Hulpverleners in dienst van de gemeen(te/schap)

Henk Elegeert hmje at HOME.NL
Wed Jun 9 11:21:27 CEST 2004


REPLY TO: D66 at nic.surfnet.nl

John Bijl - D66 wrote:
> REPLY TO: D66 at nic.surfnet.nl

> Lui,
[...]

> Maar dan moet wel aangetoond zijn dat we te maken hebben met mensen
> (individuen) die inderdaad 'handelingsonbekwaam' en ontoerekeningsvatbaar
> zijn.
>
> En daar zit de crux. Het college voorstel doet voorkomen alsof de overlast
> het criterium voor de opname is. Dan begint het meer te lijken als of de
> gedwongen opname als een soort TBS wordt opgelegd voor onwelriekend op een
> bankje zitten. En dat laten we natuurlijk niet gebeuren.
>
> D66 Rotterdam gaat daar vragen over stellen. Zodra we ze hebben opgestuurd,
> zal ik ze ook hier posten. Voor de liefhebbers.

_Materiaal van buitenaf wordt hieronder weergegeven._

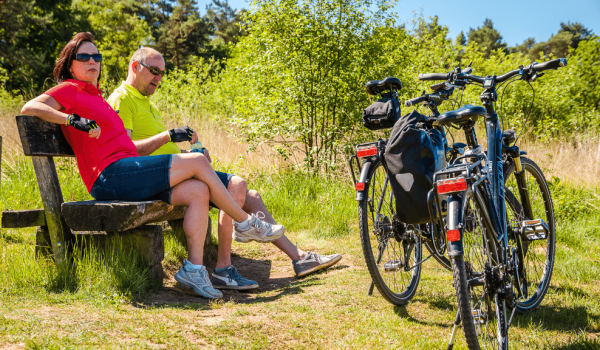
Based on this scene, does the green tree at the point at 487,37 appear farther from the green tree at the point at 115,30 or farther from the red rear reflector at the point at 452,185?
the red rear reflector at the point at 452,185

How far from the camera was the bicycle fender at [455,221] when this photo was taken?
188 cm

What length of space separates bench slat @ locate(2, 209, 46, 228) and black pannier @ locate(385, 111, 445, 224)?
7.51 ft

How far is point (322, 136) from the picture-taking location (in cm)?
663

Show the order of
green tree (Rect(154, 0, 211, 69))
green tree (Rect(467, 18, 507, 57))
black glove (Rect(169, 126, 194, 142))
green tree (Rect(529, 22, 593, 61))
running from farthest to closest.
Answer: green tree (Rect(467, 18, 507, 57))
green tree (Rect(529, 22, 593, 61))
green tree (Rect(154, 0, 211, 69))
black glove (Rect(169, 126, 194, 142))

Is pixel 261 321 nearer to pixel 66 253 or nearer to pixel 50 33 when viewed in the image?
pixel 66 253

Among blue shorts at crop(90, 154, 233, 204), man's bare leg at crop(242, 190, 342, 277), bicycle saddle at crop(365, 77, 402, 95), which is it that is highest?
bicycle saddle at crop(365, 77, 402, 95)

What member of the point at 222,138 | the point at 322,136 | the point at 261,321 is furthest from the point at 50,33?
the point at 261,321

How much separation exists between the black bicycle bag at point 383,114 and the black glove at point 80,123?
5.51ft

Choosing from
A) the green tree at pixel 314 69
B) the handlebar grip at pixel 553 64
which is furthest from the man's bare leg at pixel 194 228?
the green tree at pixel 314 69

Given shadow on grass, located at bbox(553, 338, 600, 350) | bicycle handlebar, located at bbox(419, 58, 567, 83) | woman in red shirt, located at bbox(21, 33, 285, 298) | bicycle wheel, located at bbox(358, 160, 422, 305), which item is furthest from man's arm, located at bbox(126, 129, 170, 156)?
shadow on grass, located at bbox(553, 338, 600, 350)

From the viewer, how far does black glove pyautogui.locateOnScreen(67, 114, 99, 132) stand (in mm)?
2777

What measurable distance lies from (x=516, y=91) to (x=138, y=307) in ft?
35.8

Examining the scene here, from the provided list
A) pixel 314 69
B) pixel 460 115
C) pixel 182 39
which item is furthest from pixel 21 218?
pixel 182 39

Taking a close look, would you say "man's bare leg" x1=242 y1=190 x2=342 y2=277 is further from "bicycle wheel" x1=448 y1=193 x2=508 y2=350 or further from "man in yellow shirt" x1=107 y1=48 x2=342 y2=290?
"bicycle wheel" x1=448 y1=193 x2=508 y2=350
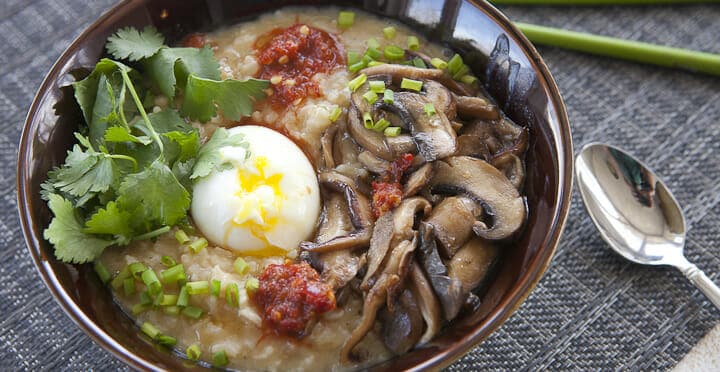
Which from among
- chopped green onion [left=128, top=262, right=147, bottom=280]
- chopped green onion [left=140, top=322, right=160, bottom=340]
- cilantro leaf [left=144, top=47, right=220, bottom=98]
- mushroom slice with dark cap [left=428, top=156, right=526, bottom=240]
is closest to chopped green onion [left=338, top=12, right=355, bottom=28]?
cilantro leaf [left=144, top=47, right=220, bottom=98]

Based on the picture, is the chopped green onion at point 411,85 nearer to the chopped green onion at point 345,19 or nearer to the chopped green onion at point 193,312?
the chopped green onion at point 345,19

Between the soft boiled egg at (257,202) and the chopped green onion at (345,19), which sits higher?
the chopped green onion at (345,19)

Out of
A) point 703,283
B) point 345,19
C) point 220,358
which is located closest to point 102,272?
point 220,358

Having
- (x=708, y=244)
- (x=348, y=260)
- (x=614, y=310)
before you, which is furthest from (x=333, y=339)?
(x=708, y=244)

Intussen vast wat leeswerk met o.a. cijfermatriaal:

Noodgedwongen. Zorg voor niet-opgenomen acute psychiatrische
patiënten
http://www.gr.nl/pdf.php?ID=971

Alvast een samenvatting:
http://www.gr.nl/adviezen.php?ID=971
Gezondheidsraad

"
Noodgedwongen. Zorg voor niet-opgenomen acute psychiatrische
patiënten

Adviesvragen

Een deel van de mensen die kampen met ernstige en langdurige
psychiatrische problemen heeft geen contact met de
hulpverlening. Bij hen is geregeld sprake van acute nood.
Desondanks ontvangen ze geen psychiatrische hulp of
vermijden die zelfs actief. Hoe groot is dit probleem, wat
zijn de oorzaken, en welke veranderingen in zorgverlening en
wetgeving kunnen bijdragen aan effectievere hulp voor deze
patiënten? Deze vragen staan centraal in dit advies.

Omvang van het probleem

Jaarlijks zijn er rond de 24 000 mensen met ernstige
psychiatrische problemen die geen contact hebben met de
hulpverlening. Ze zijn niet opgenomen en doen vaak ook geen
beroep op andere vormen van hulp.
Voor naar schatting 8000 van deze mensen is er daarbij
sprake van geregeld optredende acute nood, bijvoorbeeld door
verergering van ziekteverschijnselen, zoals wanen of
hallucinaties, al dan niet in combinatie met
verslavingsproblemen. Vaak hebben deze patiënten ook grote
sociale problemen, zoals geen onderdak en gebrek aan voedsel
en geld. Ze verzorgen zichzelf slecht en hebben vaak geen
contact met familie.
Deze groep van naar schatting 8000 mensen krijgt of zoekt
vaak niet de zorg die hulpverleners, familieleden en andere
betrokkenen noodzakelijk achten. Soms is er sprake van
overlast voor de omgeving. Maar mensen kunnen ook
vereenzamen en verkommeren, soms zichtbaar op straat, vaak
zonder dat anderen dit waarnemen.

Oorzaken

Er bestaat voor deze groep van niet-opgenomen acute
psychiatrische patiënten een kloof tussen zorgbehoefte en
zorgaanbod. Een complex aan factoren ligt ten grondslag aan
de huidige situatie. Drie clusters tekenen zich daarbij af.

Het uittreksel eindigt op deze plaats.